* EXERCISE DIRECTIONS: Each line starting at the one that contains "kung fu choc part3/4" and ending at the one that contains "A girl running" must be returned exactly, and the rest of the listing is left out.

* DATA FOR ANALYSIS:
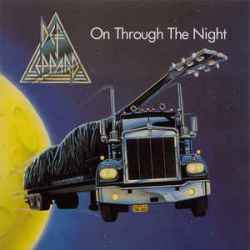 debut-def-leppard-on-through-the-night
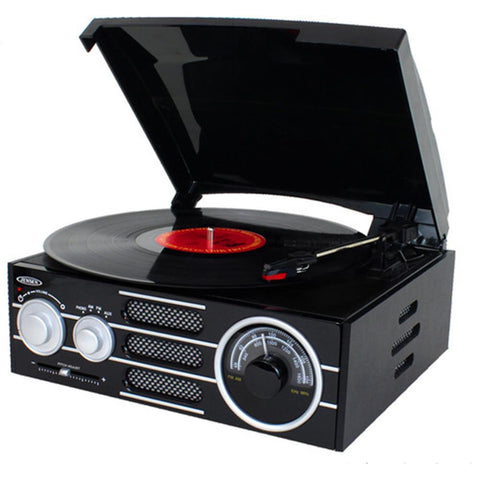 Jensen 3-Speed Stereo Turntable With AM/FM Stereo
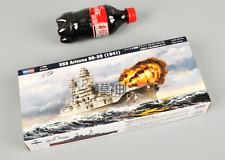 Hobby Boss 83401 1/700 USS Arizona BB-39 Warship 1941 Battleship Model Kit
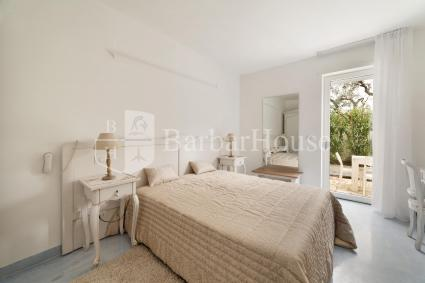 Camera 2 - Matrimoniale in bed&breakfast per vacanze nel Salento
==
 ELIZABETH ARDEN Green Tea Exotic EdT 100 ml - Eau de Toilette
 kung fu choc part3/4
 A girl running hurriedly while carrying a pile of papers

* YOUR SOLUTION:
 kung fu choc part3/4
 A girl running hurriedly while carrying a pile of papers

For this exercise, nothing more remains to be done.